## Task description
Copy the material between the line holding "How far does windshield, located" and the end of the material, inclusive, with "alloy wheel" replaced by "rim" and everything else unchanged. Leave the pictures out.

## Rows

_ _ _ _

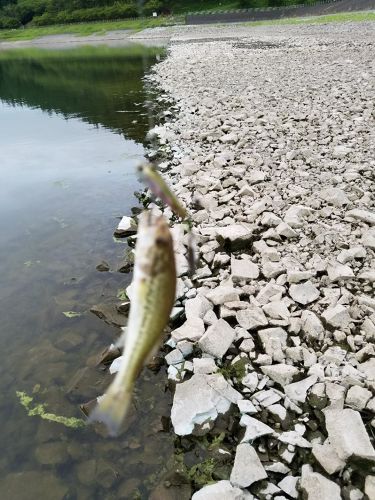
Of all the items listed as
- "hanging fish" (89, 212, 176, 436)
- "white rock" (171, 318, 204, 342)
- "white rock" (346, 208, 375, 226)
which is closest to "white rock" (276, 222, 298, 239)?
"white rock" (346, 208, 375, 226)

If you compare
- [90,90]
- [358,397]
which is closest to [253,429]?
[358,397]

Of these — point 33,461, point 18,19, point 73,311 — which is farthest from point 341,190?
point 18,19

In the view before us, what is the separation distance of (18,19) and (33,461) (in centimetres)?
14350

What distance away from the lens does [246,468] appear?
4.04 m

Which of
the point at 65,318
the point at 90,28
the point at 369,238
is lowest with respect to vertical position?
the point at 65,318

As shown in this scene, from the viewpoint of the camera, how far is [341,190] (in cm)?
831

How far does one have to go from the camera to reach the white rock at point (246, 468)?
3.96 m

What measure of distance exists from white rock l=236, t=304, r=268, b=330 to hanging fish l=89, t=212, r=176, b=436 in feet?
13.7

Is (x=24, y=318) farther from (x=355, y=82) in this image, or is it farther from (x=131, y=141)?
(x=355, y=82)

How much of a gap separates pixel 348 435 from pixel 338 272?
263 centimetres

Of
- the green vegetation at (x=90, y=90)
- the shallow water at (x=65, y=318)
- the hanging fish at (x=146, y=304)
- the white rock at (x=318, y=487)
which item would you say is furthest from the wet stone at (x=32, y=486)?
the green vegetation at (x=90, y=90)

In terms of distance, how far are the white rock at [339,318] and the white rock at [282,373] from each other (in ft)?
2.95

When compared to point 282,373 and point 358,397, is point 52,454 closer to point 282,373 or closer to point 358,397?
point 282,373

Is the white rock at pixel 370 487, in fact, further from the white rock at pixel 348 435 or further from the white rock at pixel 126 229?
the white rock at pixel 126 229
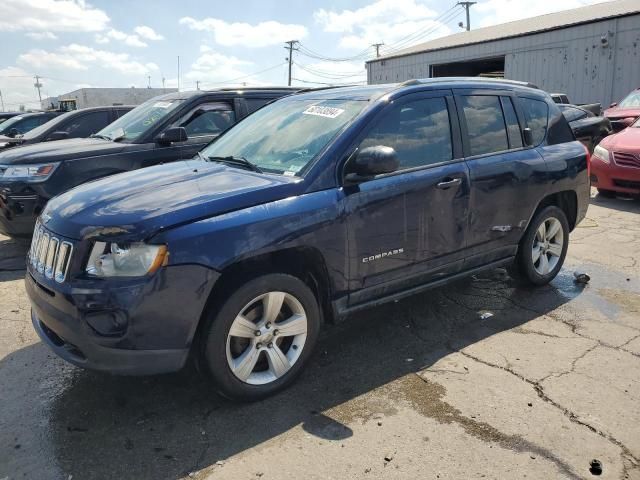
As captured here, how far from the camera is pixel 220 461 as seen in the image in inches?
103

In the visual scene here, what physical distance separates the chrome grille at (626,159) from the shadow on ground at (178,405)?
573 cm

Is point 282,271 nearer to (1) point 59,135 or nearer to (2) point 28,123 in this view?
(1) point 59,135

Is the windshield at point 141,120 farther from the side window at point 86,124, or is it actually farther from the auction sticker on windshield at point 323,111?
the auction sticker on windshield at point 323,111

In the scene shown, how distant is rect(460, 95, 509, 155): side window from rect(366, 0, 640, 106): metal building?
16.7 meters

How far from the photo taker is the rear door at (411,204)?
134 inches

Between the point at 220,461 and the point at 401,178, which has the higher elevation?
the point at 401,178

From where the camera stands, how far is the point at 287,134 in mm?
3764

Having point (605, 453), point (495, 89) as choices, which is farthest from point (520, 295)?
point (605, 453)

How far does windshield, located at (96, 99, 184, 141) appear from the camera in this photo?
6.44 m

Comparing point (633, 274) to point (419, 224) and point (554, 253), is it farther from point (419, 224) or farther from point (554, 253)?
point (419, 224)

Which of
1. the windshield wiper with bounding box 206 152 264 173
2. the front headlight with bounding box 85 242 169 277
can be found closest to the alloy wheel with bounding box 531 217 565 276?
the windshield wiper with bounding box 206 152 264 173

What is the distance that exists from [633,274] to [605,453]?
134 inches

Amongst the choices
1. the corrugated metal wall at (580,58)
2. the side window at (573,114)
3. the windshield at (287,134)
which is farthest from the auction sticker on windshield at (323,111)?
the corrugated metal wall at (580,58)

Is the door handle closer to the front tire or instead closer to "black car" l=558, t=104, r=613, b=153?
the front tire
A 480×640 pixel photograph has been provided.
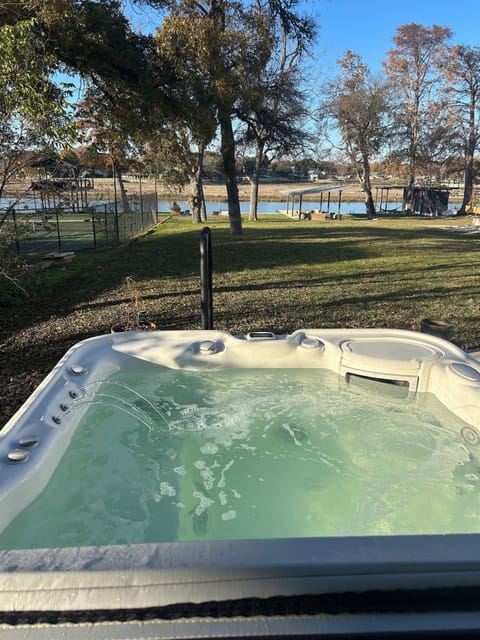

_ _ _ _

## Answer to this task
How far does windshield, located at (96, 99, 184, 141) appear from the camera in this photo?
6.44 m

Comparing point (633, 274) to point (419, 224) and point (554, 253), is it farther from point (419, 224) or farther from point (554, 253)?
point (419, 224)

Which of
1. the windshield wiper with bounding box 206 152 264 173
2. the front headlight with bounding box 85 242 169 277
can be found closest to the rim with bounding box 531 217 565 276?
the windshield wiper with bounding box 206 152 264 173

What is the distance that exists from [633,274] to [605,453]?
134 inches

Amongst the choices
1. the corrugated metal wall at (580,58)
2. the side window at (573,114)
3. the windshield at (287,134)
which is farthest from the auction sticker on windshield at (323,111)?
the corrugated metal wall at (580,58)

Is the door handle closer to the front tire or instead closer to "black car" l=558, t=104, r=613, b=153?
the front tire
A 480×640 pixel photograph has been provided.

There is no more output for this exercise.